KIR-HLA footprints and NK cell-mediated recognition of HIV-1
Retrovirology volume 9, Article number: P170 (2012)
Increasing data suggest an important role of KIR+ NK cells in the control of HIV-1, however the precise mechanisms on how NK cells recognize HIV-1-infected cells remain poorly understood. KIRs can bind to HLA class I molecules, but the binding affinity of these interactions is dependent on the HLA class I presented epitope. Recent reports have suggested that sequence variations within HIV-1 epitopes presented by HLA class I can affect the binding of inhibitory KIRs expressed on NK cells, potentially modulating NK cell responses to infected cells. Here we investigated whether HIV-1 might adapt to the combined KIR/HLA genotypes on a population level to identify areas within HIV-1 that might be targeted by KIR+ NK cells.
HIV-1 Gag was sequenced in 390 untreated chronically clade C infected individuals from KwaZulu-Natal, South Africa. All study subjects were HLA class I and KIR typed. Phylogenetically-corrected logistic regression analysis of KIR/HLA associated Gag sequence polymorphisms was performed and q-values were used for multiple test correction.

_Raw data_
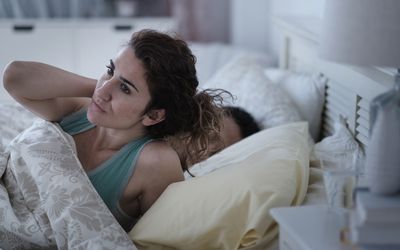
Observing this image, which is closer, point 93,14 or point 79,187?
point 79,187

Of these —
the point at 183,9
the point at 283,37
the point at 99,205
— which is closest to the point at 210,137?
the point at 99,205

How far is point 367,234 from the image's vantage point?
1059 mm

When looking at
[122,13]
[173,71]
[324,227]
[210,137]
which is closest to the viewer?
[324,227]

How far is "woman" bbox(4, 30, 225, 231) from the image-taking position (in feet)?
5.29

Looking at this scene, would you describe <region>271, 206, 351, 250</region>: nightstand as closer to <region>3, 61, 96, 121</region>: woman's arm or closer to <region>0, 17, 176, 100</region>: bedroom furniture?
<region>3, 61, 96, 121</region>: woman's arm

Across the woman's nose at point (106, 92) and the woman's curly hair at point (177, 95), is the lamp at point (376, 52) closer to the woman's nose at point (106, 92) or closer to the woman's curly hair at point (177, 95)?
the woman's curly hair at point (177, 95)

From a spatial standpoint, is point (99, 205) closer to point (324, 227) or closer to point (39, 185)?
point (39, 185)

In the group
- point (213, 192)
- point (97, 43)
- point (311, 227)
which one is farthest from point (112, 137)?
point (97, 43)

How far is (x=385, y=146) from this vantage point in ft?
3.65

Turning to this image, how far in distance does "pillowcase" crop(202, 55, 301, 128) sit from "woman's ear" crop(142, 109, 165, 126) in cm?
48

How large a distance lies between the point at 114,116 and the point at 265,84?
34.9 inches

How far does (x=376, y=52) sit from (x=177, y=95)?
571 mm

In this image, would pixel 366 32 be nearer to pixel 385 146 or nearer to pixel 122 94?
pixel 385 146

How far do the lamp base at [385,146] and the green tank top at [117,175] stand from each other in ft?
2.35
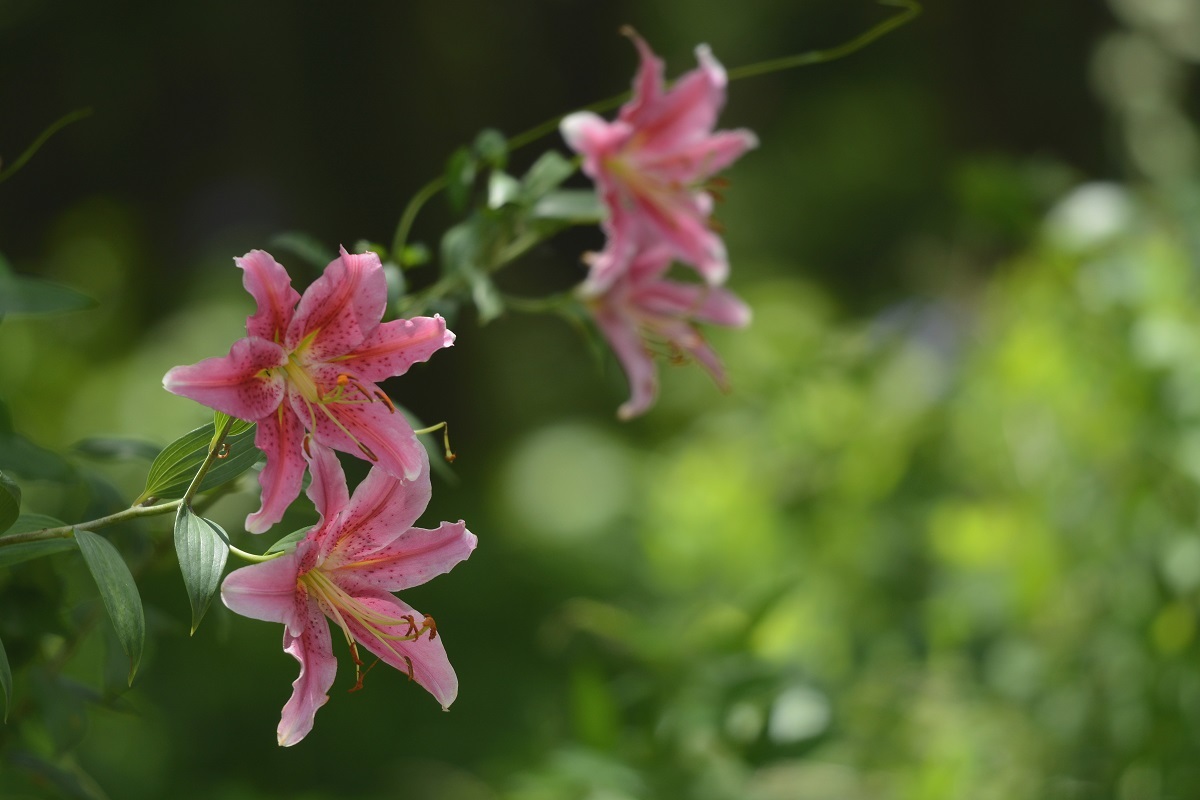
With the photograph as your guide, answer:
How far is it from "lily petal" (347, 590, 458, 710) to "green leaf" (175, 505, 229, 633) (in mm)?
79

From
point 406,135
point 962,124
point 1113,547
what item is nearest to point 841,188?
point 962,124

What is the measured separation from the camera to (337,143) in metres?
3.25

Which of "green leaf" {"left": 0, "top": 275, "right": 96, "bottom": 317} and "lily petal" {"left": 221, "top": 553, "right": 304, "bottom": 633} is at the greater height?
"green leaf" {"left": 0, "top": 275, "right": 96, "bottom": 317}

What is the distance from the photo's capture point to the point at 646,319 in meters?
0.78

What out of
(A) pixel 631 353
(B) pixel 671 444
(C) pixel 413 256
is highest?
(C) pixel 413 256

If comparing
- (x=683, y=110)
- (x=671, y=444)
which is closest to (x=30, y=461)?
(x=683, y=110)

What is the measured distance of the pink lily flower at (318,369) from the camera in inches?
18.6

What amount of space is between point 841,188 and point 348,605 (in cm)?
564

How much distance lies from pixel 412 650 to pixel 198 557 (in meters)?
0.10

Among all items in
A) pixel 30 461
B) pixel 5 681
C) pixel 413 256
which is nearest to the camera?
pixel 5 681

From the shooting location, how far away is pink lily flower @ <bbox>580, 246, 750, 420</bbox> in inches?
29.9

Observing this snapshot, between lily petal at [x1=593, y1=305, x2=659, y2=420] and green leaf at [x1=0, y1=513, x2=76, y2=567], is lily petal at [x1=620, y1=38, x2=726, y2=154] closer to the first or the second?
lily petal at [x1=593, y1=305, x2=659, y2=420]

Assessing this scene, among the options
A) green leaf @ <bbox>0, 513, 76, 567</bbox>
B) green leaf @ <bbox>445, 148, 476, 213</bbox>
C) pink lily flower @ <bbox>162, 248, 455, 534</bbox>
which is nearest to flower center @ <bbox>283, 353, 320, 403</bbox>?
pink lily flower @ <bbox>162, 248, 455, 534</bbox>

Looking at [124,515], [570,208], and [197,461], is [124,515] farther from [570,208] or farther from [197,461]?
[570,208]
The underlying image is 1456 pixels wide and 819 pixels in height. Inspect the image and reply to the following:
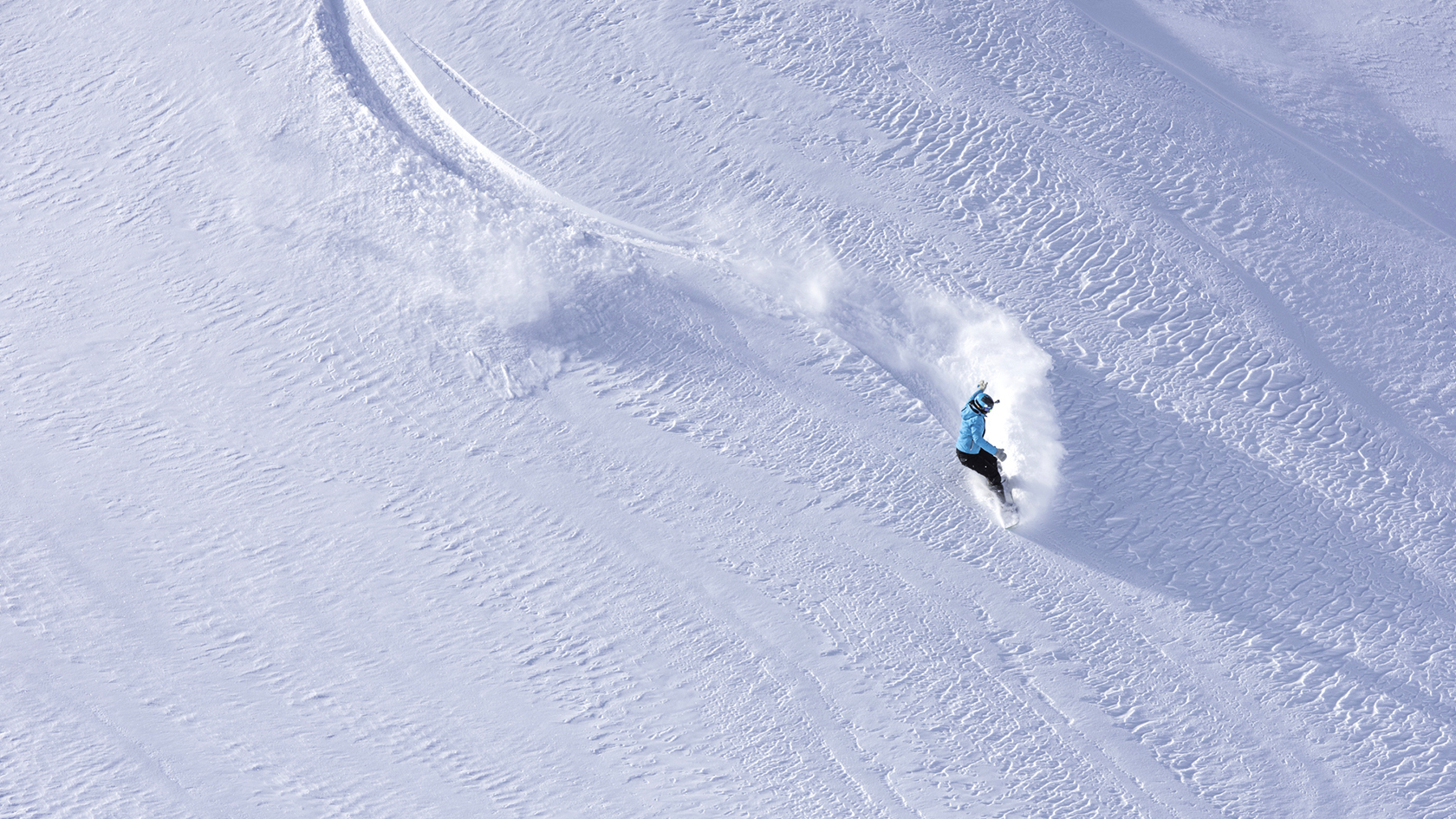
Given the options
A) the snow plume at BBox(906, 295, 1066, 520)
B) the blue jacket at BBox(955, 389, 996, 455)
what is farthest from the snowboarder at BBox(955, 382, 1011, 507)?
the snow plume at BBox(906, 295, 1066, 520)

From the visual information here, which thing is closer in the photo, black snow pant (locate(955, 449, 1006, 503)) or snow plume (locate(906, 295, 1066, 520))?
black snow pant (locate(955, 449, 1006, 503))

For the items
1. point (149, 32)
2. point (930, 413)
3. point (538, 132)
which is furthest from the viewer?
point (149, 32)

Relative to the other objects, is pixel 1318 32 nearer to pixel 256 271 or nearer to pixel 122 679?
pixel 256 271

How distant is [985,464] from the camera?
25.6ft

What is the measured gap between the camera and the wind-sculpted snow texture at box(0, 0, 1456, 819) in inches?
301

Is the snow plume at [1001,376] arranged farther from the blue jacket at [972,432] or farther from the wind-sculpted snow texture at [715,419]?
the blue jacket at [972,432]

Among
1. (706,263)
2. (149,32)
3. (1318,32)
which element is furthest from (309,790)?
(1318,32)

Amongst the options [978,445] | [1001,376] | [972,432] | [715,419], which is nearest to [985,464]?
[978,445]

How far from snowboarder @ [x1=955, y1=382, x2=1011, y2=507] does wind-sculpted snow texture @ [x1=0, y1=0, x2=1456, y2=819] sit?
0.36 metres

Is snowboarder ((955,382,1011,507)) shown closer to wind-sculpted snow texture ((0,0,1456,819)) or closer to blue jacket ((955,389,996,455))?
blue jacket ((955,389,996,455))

_Exercise description_
Copy the part of the KIR-HLA abstract from "Increasing data suggest" to "KIR+ NK cells." word for word.

_Expected output_
Increasing data suggest an important role of KIR+ NK cells in the control of HIV-1, however the precise mechanisms on how NK cells recognize HIV-1-infected cells remain poorly understood. KIRs can bind to HLA class I molecules, but the binding affinity of these interactions is dependent on the HLA class I presented epitope. Recent reports have suggested that sequence variations within HIV-1 epitopes presented by HLA class I can affect the binding of inhibitory KIRs expressed on NK cells, potentially modulating NK cell responses to infected cells. Here we investigated whether HIV-1 might adapt to the combined KIR/HLA genotypes on a population level to identify areas within HIV-1 that might be targeted by KIR+ NK cells.